# What's the nerve that is stimulated by intubation?



## G00CH 53 (Jun 19, 2011)

So my class is preparing for the dreaded NR! We have mountains of study guides. Some of these guides are based off of questions that other classes encountered on the test. Not to be sneaky, but here it is:

What's the nerve that is stimulated by intubation?

Now, all of us immediately thought it was the Vagus nerve, but apparantley that's not correct. Can anyone shed some light on this?


----------



## Lifeguards For Life (Jun 19, 2011)

G00CH 53 said:


> So my class is preparing for the dreaded NR! We have mountains of study guides. Some of these guides are based off of questions that other classes encountered on the test. Not to be sneaky, but here it is:
> 
> What's the nerve that is stimulated by intubation?
> 
> Now, all of us immediately thought it was the Vagus nerve, but apparantley that's not correct. Can anyone shed some light on this?

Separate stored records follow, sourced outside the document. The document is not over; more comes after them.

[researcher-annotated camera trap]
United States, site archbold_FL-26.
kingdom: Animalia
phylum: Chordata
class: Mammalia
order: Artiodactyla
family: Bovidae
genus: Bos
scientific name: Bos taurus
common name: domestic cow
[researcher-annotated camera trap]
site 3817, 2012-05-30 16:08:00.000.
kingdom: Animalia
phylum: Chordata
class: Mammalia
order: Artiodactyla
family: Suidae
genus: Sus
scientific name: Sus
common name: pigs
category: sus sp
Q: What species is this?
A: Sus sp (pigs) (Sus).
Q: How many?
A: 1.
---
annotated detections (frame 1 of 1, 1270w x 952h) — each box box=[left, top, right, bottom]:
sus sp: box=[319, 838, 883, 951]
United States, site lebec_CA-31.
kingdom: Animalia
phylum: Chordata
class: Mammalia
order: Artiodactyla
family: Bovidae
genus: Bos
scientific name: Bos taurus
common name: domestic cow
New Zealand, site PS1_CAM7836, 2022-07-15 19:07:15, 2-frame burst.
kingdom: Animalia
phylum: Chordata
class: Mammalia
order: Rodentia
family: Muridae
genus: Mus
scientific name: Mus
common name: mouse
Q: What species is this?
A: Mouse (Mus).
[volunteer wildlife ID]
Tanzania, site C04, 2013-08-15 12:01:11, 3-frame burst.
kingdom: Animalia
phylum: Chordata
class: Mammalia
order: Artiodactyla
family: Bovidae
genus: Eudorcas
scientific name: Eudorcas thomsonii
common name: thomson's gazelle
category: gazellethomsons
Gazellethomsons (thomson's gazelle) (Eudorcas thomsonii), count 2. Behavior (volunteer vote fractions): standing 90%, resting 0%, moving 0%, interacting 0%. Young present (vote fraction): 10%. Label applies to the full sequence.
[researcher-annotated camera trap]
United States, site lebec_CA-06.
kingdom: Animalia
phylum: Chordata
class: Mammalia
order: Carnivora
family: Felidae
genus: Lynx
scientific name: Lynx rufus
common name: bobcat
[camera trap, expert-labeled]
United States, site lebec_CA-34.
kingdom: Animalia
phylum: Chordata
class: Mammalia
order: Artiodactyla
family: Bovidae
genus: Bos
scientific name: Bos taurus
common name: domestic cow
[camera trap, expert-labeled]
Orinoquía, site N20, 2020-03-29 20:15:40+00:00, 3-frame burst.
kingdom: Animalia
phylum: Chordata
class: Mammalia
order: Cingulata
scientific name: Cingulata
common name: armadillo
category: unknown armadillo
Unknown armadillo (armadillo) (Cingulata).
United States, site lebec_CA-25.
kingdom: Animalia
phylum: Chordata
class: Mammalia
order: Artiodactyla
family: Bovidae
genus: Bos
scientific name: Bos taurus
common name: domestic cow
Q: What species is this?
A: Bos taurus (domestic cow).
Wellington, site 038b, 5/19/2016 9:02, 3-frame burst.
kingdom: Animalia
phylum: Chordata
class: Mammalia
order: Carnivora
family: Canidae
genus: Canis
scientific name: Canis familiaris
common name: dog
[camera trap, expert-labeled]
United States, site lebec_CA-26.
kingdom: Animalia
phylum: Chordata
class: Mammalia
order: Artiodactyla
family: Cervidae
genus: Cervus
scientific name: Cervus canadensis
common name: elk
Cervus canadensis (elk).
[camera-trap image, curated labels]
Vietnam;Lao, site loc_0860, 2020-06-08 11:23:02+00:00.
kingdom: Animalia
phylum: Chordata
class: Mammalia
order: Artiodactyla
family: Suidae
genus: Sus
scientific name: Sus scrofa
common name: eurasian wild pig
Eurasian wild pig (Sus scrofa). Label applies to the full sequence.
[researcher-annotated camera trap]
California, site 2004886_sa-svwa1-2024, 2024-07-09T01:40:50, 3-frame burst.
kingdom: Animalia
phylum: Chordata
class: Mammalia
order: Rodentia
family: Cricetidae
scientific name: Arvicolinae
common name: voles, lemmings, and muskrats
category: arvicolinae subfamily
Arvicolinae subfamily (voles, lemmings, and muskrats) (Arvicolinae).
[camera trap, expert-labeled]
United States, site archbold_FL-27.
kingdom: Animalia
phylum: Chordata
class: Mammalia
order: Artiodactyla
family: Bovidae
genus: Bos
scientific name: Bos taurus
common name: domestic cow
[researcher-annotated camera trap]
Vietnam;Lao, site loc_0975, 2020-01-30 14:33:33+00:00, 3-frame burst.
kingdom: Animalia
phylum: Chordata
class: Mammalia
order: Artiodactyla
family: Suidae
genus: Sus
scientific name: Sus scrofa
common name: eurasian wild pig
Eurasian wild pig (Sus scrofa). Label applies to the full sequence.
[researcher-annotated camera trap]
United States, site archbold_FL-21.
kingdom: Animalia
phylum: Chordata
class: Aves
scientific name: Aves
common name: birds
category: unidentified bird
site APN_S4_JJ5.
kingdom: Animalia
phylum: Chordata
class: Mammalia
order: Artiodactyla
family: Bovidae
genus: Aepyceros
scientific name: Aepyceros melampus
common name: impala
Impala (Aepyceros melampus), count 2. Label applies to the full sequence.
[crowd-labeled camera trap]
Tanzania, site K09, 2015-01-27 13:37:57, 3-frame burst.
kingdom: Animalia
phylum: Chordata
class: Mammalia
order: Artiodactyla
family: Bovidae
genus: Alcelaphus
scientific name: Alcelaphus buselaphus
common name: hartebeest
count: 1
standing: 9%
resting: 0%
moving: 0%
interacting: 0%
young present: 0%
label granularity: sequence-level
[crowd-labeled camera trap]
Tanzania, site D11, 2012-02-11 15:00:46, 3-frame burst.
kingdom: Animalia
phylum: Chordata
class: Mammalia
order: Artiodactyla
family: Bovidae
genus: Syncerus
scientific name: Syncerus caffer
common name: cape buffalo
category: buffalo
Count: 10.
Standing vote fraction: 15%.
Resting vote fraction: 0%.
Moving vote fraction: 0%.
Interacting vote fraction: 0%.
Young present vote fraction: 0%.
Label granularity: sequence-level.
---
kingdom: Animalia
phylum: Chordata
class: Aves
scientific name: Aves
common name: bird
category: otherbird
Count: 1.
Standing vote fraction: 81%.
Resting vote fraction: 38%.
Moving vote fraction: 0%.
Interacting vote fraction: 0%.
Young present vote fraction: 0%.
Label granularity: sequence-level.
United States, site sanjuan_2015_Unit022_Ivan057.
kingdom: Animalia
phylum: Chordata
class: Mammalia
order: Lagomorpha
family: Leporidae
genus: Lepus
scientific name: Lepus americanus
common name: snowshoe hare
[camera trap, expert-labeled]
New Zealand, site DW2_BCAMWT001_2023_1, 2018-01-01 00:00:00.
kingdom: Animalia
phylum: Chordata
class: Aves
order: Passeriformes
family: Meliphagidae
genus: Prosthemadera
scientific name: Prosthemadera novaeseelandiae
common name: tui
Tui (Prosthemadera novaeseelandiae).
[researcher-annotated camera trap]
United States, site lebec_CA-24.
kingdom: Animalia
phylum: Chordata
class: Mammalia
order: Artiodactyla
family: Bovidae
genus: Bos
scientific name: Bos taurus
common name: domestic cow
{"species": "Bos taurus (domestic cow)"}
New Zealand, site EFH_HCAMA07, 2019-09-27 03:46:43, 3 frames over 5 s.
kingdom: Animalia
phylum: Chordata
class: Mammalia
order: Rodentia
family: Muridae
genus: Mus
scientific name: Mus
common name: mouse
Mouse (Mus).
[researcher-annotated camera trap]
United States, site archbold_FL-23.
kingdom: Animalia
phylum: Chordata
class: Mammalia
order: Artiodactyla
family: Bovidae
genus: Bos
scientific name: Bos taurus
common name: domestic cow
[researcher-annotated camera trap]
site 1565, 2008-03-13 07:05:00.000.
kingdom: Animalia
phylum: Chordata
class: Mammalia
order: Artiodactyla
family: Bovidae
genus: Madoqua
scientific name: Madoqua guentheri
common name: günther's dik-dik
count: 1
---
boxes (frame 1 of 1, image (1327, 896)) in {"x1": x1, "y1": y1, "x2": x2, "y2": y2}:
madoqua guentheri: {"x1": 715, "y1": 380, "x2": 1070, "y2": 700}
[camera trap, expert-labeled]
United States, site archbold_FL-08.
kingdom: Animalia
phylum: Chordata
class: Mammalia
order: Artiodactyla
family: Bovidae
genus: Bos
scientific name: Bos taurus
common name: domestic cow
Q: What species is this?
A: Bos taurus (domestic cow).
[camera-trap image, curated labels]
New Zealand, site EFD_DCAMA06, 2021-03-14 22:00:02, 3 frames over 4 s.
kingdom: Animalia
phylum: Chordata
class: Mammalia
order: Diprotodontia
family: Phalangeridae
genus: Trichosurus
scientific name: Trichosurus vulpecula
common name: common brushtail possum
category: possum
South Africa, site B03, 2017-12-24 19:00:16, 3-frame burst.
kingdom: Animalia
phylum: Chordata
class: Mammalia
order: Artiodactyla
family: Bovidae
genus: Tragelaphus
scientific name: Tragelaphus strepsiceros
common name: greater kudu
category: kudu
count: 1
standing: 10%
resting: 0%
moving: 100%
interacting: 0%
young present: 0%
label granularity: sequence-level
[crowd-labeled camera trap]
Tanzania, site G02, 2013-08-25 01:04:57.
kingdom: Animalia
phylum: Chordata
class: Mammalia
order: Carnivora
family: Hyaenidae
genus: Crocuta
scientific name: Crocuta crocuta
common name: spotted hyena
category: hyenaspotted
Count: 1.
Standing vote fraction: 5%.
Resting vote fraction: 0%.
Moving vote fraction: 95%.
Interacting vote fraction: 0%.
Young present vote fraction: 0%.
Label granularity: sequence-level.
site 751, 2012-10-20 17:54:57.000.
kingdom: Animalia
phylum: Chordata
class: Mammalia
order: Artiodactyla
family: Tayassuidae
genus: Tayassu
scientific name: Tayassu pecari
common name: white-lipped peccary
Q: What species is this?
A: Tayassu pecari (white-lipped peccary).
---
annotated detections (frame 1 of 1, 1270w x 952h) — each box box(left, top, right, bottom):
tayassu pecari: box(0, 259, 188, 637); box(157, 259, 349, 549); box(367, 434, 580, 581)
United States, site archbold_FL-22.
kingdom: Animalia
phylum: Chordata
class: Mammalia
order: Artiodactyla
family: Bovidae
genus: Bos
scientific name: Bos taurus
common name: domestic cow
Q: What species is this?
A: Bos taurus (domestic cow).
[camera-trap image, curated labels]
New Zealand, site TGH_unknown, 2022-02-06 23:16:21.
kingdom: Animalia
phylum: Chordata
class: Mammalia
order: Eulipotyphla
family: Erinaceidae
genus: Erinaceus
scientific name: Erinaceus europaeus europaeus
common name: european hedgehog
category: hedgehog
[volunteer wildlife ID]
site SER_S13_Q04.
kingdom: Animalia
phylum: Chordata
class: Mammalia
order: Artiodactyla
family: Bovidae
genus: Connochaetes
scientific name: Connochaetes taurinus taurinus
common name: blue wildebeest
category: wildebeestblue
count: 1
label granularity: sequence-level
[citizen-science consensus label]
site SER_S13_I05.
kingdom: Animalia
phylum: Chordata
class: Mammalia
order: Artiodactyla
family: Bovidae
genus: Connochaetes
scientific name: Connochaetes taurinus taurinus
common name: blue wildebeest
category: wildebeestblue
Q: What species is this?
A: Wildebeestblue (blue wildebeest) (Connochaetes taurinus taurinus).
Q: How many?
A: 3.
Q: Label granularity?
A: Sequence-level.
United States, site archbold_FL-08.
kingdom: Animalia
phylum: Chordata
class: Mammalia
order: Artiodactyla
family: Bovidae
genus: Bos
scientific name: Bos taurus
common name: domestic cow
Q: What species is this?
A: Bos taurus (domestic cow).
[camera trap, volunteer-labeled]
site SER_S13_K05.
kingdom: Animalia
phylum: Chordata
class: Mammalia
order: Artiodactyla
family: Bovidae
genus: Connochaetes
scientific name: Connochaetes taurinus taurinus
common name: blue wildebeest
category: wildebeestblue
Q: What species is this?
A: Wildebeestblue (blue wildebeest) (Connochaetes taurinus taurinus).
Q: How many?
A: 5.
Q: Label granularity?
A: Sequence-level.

What were you told is the correct answer?

This sounds like quite a silly thing to be discussing in class. EMS dumbs things down to the point of being absurd and false.

Intubation, as well as several other practices can simulate a number of sympathetic, parasympathetic, cranial nerves innervating the hypopharynx, larynx, or trachea, each with their own predictable physiological responses.

To suggest that only one nerve is stimulated, furthermore to ask which one without describing what happens when it is stimulated is quite silly.


----------



## G00CH 53 (Jun 19, 2011)

Lifeguards For Life said:


> What were you told is the correct answer?
> 
> This sounds like quite a silly thing to be discussing in class. EMS dumbs things down to the point of being absurd and false.
> 
> ...



Couldn't agree more! Now as a class, and even our instructor, we all went through everything and really the Vagus nerve was the only thing that did make sense. Other than a gag reflex lol! So we're all still searching for the correct (answer).


----------



## usalsfyre (Jun 19, 2011)

While multiple nerves are stimulated, the vagus (cranial nerve X) is the one you use pretreatment to prevent negative effects from in the case of pediatrics.

Where are you getting your info from?


----------



## Lifeguards For Life (Jun 19, 2011)

usalsfyre said:


> While multiple nerves are stimulated, the vagus (cranial nerve X) is the one you use pretreatment to prevent negative effects from in the case of pediatrics.
> 
> Where are you getting your info from?



I'm pretty sure the vagus nerve was the only nerve really addressed in PM classes, was in mine at least. (with regards to intubation)


----------



## J. Burdett (Jun 19, 2011)

G00CH 53 said:


> So my class is preparing for the dreaded NR! We have mountains of study guides. Some of these guides are based off of questions that other classes encountered on the test. Not to be sneaky, but here it is
> What's the nerve that is stimulated by intubation?
> 
> Now, all of us immediately thought it was the Vagus nerve, but apparantley that's not correct. Can anyone shed some light on this?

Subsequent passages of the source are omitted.